Directions: Continue the interview with Sacramento developer Sotiris Kolokotronis, picking up right after its final sentence.

Quoted passage Block Start

Kolokotronis’ local mixed-use projects have included the innovative Fremont Building, located east of 16th Street (seen here), and Capitol Park Homes.
SN&R PHOTO BY ANNE STOKES
Kolokotronis' company received the Sacramento Area Council of Governments' 2005 Regional Business of the Year Award. That same year, he was selected by Comstock's Business Magazine as one of Sacramento's "outstanding corporate citizens."

In February of 2001, Sotiris Kolokotronis was selected by SN&R as part of the “Sacramento 100,” the “area’s most intriguing, accomplished, forward-thinking people” in the region. He’s been referred to as the “darling of the smart-growthers”--his efforts have included the innovative Fremont Building and Capitol Park Homes. Meanwhile, though, Kolokotronis has been criticized for using public funds devoted to affordable housing in an inadequate manner.

So who is Kolokotronis? Depends who you ask. But there’s no question that the man has figured mightily in the growth and sophistication of the city’s downtown area. Currently, he is involved in the planning and development of a whopping 4,300 acres in the Sacramento region, including numerous projects in the central city.

Here’s an edited transcript of an interview with the developer.

Sacramento is changing fast. What new challenges do infill developers face in the central city?

I don’t agree that the city is changing very fast. In relation to the region and the growth that has occurred over the last 20 years, our core has not grown to accommodate the growth of the rest of the place. Let’s talk about the office market. Twenty-five years ago, the downtown office market was the biggest in the region and all the growth was taking place downtown. That’s no longer true. And in the last 15 years, the region added 200,000 housing units, while the downtown core added 1,500 and in the first seven, eight or nine of those years, everything was affordable-housing units. There have been only two projects downtown you could describe as major projects with more than 40 units. In the context of the region, growth downtown is only a small piece. Frankly, disappointingly so.

As far as challenges are concerned, it’s true that not only in Sacramento, but all over the United States the urban core faces many challenges, and they are much more difficult than those of the broader area, more expensive, time consuming and tougher to solve.

What do you think of the city’s inclusionary housing rule?

A very interesting question. Inclusionary housing is an issue associated with affordability and I feel we must be aware that affordability is a matter of supply and demand for a particular market. It is very important that as we grow, we must be sure that our communities are well-integrated communities. We cannot expect people to live here and work somewhere else. So we must create communities that are well balanced. But since it’s a matter of supply, we must make sure that when it comes to supply, we provide enough to satisfy the demands of the situation and that it’s for everybody.

Quoted passage Block End
Source material Block Start

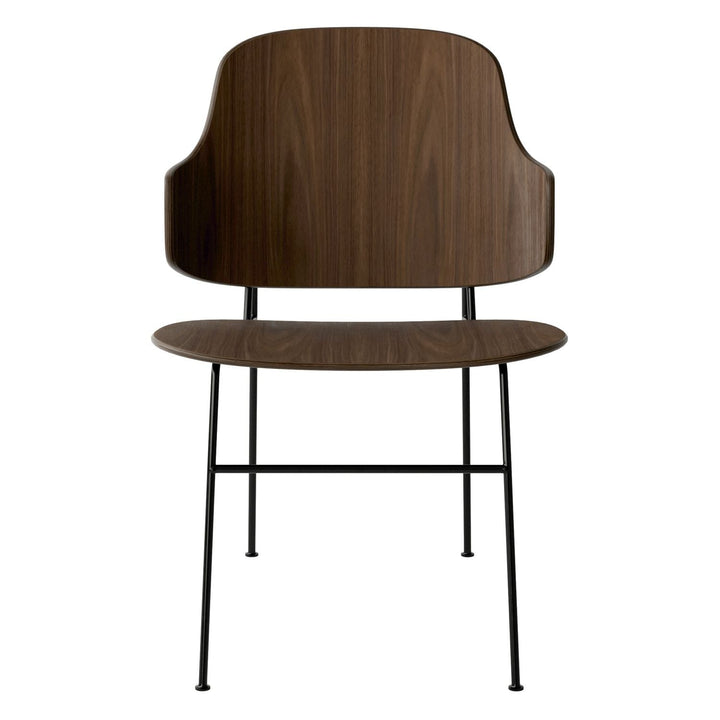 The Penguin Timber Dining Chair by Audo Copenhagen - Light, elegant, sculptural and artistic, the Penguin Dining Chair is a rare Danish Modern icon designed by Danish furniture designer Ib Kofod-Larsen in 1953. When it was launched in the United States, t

Source material Block End

Response:
I don’t have the answers. But my basic question is: Why do we expect the [housing] industry to provide affordable housing when we don’t have the same standards for cars and department stores and supermarkets? And why does affordable housing have to be provided as new units which are more expensive than existing ones? Existing inventory can function to provide affordable housing. ... We have an obligation to ourselves and to society to do a better job. But when you have growth, you have the ability to attack problems. The pie is getting bigger and will allow us to solve those problems.

You embrace infill development in the central city. Why?

We have substantial holdings in this region but we made a decision to allocate a substantial portion of our resources to infill, mixed-use developments. It’s something we feel has potential. It was a market-driven decision. However, I feel we underestimated the challenges associated with it. I thought that by now we would have delivered a lot more units than what we’ve delivered. And I say that knowing that if you look over the last seven to eight years we’ve developed more than 50 percent of the units in the central district. It is very, very difficult, but we feel it’s something we want to do for the region, a need that must be accommodated.

Some of your properties are high-rise residences. How can the resulting density problems of traffic flow and parking be resolved?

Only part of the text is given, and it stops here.